▸ **EXERCISE DIRECTIONS**:
Report the number of lines in the entries below that include the word "this", and nothing else.

▸ **RECORDED INFORMATION**:
• • •

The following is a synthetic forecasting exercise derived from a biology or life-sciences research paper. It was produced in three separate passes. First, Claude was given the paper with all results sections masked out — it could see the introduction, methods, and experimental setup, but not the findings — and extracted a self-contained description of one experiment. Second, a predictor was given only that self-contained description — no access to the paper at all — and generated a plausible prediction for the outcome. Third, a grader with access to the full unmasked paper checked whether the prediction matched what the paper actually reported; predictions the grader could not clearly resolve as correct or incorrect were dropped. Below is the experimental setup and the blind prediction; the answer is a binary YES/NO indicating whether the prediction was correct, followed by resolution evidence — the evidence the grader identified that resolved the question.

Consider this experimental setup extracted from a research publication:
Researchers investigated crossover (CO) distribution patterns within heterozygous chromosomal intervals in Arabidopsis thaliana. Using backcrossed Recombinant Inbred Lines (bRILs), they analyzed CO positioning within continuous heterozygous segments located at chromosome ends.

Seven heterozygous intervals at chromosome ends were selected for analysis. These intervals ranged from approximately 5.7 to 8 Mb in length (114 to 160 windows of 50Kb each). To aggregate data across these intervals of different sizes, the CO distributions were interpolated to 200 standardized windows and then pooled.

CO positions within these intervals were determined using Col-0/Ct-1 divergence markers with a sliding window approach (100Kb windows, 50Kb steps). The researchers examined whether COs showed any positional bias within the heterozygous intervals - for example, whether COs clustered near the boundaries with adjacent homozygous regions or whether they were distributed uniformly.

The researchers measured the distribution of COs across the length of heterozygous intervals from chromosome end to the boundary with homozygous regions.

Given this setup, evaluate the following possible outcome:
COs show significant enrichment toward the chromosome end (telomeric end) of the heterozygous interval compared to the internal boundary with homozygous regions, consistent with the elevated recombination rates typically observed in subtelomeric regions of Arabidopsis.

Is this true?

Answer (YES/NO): NO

• • •

▸ **TASK SOLUTION**:
3